DSU students demand resignation of university president, VPAA and dean
Nearly 300 people are demanding the immediate termination or resignation of the university president, vice president for academic affairs and dean of the College of Arts and Sciences at Dickinson State University for what they say is a broad spectrum of concerns with administration. They highlight allegations of code of conduct abuses, including overreach of administrative authority, incompetence and allegations of illegal conduct and fraud.
Students in Dickinson are demanding the termination or resignation of Dr. Stephen Easton, Dr. Debora Dragseth and Dr. Brent Rogers.
A petition created by Dickinson State University student Stephanie Schendel, which has garnered 266 signatures as of the time of this initial publication, seeks to "restore the integrity to Dickinson State University and its programming" that students say has been seriously weakened under the present administration through overreach of administrative authority, incompetence and fraud.
"We, the undersigned, demand the resignation or termination of President Stephen Easton, VPAA Dr. Debora Dragseth and Dean of College of Arts and Sciences Dr. Brent Rogers," the petition begins. "President Easton and Dr. Dragseth have continually tried to excuse their mismanagement of personnel and resources by citing 'increases in student enrollment' as evidence that their management style is effective...Unfortunately, this is not the case. This petition seeks to remove the façade that has been put in place by President Easton and Dr. Dragseth, remove them from the positions they have been abusing, and restore integrity to Dickinson State University and its programming."
The students' petition outlines alleged violations of the North Dakota University System Code of Conduct, violations of the Assumed Practices of the Higher Learning Commission, procurement fraud, grant fraud, abuse, overreach of administrative authority, failure to perform essential duties related to job descriptions and incompetence by three of the highest ranking administrators.

* [INFORMATION PROVIDED]:

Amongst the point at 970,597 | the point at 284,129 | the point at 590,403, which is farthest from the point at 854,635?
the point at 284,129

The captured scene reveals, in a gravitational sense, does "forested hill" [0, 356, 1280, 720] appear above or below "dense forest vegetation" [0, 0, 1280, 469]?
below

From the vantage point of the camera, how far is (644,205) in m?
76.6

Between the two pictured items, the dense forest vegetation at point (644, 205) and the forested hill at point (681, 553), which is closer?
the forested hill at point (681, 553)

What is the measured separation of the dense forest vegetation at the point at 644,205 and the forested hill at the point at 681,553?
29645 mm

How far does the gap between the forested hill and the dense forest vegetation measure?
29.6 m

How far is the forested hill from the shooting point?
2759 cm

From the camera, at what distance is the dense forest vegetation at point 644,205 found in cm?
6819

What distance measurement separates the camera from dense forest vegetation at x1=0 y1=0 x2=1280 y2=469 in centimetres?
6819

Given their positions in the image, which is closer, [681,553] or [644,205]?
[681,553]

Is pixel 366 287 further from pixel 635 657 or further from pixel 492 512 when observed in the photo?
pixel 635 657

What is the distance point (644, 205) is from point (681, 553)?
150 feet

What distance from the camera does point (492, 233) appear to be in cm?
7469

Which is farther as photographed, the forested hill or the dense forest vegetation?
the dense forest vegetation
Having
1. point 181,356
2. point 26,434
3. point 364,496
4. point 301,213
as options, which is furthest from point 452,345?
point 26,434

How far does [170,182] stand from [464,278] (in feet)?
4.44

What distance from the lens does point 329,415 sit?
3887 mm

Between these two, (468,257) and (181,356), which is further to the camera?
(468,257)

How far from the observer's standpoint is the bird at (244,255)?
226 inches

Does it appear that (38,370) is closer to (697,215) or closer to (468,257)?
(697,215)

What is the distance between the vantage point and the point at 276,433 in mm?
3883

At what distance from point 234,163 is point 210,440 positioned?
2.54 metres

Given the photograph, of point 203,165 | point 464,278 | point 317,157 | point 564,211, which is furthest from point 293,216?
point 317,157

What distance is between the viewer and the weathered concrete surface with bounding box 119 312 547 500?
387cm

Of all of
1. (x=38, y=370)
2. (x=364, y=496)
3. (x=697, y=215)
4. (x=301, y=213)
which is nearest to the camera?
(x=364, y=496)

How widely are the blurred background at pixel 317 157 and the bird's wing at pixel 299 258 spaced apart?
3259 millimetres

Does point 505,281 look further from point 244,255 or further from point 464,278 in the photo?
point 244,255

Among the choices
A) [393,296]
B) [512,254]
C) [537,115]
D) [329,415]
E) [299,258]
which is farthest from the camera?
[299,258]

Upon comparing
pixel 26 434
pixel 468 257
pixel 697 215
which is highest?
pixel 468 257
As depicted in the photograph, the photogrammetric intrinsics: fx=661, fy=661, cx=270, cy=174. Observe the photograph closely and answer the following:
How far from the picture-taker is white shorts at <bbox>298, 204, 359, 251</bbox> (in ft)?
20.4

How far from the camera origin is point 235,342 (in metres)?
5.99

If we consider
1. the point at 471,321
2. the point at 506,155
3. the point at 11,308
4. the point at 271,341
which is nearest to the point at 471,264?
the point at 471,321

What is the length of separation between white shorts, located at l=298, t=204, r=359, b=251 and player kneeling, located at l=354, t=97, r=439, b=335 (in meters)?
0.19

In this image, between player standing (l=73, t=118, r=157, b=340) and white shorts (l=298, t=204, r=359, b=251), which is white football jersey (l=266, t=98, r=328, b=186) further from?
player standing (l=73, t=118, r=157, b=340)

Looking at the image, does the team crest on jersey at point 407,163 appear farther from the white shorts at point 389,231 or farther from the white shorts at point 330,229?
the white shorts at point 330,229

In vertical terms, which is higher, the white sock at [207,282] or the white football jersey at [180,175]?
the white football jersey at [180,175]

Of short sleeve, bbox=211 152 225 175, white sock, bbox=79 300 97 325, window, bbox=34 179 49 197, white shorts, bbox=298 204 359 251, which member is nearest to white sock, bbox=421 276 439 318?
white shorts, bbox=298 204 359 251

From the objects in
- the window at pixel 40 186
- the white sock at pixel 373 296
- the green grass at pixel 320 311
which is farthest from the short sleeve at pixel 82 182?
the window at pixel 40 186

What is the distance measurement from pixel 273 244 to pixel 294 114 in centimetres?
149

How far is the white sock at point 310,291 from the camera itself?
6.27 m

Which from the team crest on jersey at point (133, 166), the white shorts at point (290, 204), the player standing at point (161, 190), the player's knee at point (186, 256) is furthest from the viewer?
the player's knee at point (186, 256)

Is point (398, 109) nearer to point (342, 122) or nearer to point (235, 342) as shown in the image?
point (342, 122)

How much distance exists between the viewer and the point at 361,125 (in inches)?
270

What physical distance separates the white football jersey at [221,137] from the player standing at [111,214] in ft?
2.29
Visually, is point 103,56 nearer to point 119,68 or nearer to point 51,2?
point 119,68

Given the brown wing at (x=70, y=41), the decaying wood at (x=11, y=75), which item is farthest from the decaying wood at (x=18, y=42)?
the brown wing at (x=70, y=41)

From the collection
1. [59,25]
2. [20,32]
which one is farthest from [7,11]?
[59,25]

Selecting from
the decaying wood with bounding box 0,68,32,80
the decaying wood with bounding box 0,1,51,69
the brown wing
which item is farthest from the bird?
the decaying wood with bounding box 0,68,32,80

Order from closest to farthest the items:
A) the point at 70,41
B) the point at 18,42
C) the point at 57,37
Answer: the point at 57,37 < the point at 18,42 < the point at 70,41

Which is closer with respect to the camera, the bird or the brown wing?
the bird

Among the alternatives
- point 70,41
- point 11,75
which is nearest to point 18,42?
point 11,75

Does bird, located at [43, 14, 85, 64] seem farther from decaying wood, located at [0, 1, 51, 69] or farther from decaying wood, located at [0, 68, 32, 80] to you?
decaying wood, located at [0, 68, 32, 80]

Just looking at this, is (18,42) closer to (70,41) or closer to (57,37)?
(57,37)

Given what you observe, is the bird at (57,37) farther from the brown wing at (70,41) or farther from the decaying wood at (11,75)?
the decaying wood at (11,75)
==
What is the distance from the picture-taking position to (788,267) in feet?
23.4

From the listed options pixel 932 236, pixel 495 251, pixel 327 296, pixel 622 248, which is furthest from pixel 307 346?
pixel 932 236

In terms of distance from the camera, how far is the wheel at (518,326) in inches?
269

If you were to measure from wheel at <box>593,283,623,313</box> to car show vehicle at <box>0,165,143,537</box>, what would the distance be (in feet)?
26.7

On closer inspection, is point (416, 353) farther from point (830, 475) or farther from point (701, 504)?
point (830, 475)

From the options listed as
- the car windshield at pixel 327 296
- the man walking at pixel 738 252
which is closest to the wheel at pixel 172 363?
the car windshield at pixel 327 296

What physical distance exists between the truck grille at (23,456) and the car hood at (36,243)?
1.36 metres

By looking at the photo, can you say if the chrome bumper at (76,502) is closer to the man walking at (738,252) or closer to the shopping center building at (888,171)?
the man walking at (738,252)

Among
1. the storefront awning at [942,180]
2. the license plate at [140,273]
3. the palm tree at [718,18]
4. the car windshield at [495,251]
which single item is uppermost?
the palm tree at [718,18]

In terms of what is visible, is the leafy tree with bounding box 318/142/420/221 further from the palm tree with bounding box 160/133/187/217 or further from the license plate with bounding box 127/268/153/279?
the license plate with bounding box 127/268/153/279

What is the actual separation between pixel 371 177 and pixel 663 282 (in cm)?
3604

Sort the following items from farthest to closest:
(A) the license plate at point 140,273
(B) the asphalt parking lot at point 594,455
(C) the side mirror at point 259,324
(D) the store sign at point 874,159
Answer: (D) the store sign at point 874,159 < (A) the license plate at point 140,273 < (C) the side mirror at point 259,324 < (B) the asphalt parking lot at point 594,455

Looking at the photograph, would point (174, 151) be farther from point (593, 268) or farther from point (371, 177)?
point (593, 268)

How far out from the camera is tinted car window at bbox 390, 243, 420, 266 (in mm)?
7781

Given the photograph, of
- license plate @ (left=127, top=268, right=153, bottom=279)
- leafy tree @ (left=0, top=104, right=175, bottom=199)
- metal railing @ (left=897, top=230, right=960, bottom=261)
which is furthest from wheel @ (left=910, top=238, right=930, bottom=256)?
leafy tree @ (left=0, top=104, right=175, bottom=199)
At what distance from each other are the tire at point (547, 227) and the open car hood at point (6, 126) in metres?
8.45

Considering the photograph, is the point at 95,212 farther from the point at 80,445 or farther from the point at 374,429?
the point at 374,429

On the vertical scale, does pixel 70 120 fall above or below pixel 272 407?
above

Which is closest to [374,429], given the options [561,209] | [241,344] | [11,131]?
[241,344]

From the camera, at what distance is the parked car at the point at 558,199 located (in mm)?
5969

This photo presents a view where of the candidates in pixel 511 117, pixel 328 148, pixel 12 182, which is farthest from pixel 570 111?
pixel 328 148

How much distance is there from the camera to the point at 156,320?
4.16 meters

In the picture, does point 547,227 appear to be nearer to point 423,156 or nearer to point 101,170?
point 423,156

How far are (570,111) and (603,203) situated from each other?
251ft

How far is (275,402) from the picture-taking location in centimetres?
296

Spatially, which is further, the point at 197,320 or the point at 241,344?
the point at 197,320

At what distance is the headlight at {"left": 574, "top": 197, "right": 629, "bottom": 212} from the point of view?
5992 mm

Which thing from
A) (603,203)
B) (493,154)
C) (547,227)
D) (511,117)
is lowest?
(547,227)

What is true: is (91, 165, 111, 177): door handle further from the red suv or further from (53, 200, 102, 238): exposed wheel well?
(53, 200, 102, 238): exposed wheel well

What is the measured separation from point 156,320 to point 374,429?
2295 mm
--
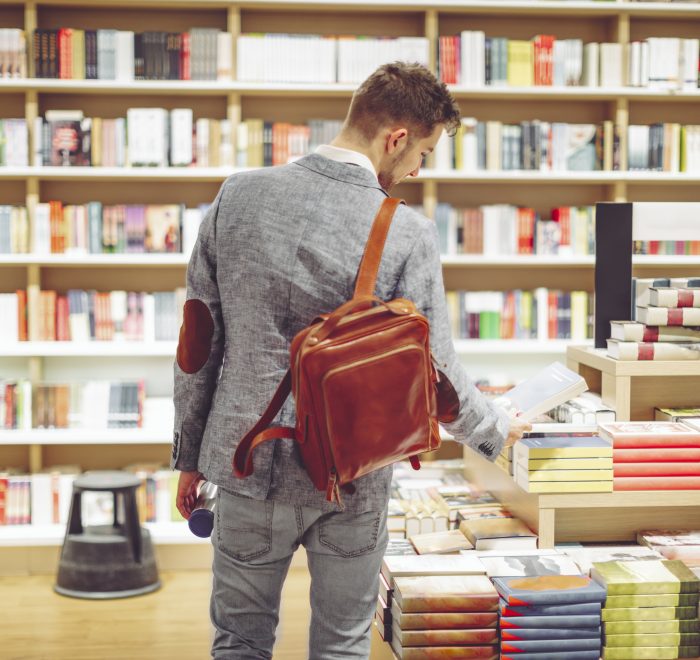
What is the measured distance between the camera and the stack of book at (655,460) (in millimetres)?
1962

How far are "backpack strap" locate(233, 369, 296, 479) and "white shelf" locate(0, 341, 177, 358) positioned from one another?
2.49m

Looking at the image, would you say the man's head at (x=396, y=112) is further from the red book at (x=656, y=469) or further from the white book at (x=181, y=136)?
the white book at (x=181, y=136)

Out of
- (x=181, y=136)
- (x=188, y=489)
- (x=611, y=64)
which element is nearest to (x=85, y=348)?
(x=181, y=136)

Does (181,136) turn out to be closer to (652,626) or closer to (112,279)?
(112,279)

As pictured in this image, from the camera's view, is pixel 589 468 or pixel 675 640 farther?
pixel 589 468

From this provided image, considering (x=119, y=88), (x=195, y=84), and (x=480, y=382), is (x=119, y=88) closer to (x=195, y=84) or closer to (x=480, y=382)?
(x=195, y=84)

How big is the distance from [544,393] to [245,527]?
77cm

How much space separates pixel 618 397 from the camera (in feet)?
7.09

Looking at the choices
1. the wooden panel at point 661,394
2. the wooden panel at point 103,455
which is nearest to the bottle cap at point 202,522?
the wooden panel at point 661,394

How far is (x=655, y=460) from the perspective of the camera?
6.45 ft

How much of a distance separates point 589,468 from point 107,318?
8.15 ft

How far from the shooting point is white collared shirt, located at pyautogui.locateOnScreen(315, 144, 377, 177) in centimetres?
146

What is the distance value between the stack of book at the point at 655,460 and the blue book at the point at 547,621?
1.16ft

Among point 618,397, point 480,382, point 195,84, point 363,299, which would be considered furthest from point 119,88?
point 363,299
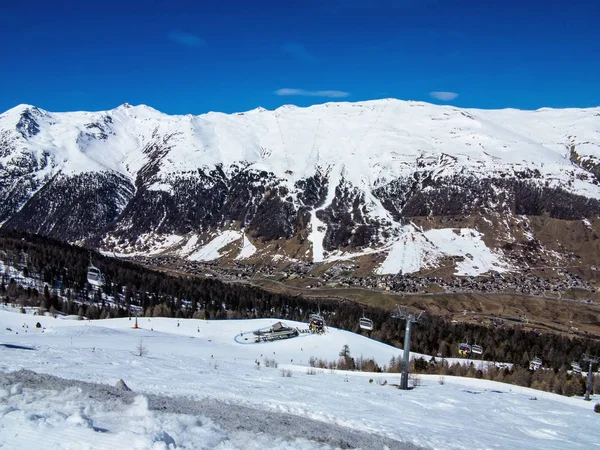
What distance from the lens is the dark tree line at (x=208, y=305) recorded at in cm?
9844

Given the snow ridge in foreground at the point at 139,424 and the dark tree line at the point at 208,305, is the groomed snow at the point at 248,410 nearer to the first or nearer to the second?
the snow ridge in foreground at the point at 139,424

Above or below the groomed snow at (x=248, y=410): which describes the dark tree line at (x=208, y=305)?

* [ASSIGNED TASK]: In the article about the Dickinson State University petition, who created the petition?

* [OUTPUT BELOW]: Stephanie Schendel, a Dickinson State University student.